§ **What needs to be done**
Transcribe the passage of the article on Sweet Cave below verbatim, from "In the hustle" up to and including "to buy sweets.".

§ **Page**
>> Begin
Sweet Cave: Jeevan Daiya Pasa, Kalimati's go-to fast food outletAt this four-decade-old institution, politics and food blend seamlessly, like how it has always been.
In the hustle and bustle of Kalimati, there are several famous landmarks. But perhaps the most famous is the Kalimati Tarkari Bazaar. A five-minute walk from the bazaar is possibly the area’s most famous fast food outlet: ‘Sweet Cave: Jeevan Daiya Pasa’.
In the mornings, the outlet is teeming with people sipping cups of steaming tea and having breakfast after finishing their morning walks. During lunchtime in the afternoons, office workers throng the cafe and from the kitchen, waiters carry plates of momos, chow mein, and dosas to the tables. And in the evenings, the pace slows down and the majority of customers are those coming to buy sweets.
Residents familiar with the area’s history tell tales of how integral Sweet Cave is to Kalimati’s recent history: The outlet opened in 1981, making it not only one of the oldest food outlets in the area but also a witness to how Kalimati, which is one of the busiest parts of Kathmandu, has evolved over the years.
>> End
§ **Supplied information**
>> Begin
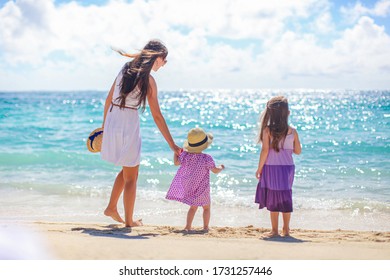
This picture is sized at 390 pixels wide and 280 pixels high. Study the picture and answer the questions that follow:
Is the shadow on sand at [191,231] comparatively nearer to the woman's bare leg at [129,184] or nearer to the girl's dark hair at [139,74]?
the woman's bare leg at [129,184]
>> End
§ **Finished exercise**
In the hustle and bustle of Kalimati, there are several famous landmarks. But perhaps the most famous is the Kalimati Tarkari Bazaar. A five-minute walk from the bazaar is possibly the area’s most famous fast food outlet: ‘Sweet Cave: Jeevan Daiya Pasa’.
In the mornings, the outlet is teeming with people sipping cups of steaming tea and having breakfast after finishing their morning walks. During lunchtime in the afternoons, office workers throng the cafe and from the kitchen, waiters carry plates of momos, chow mein, and dosas to the tables. And in the evenings, the pace slows down and the majority of customers are those coming to buy sweets.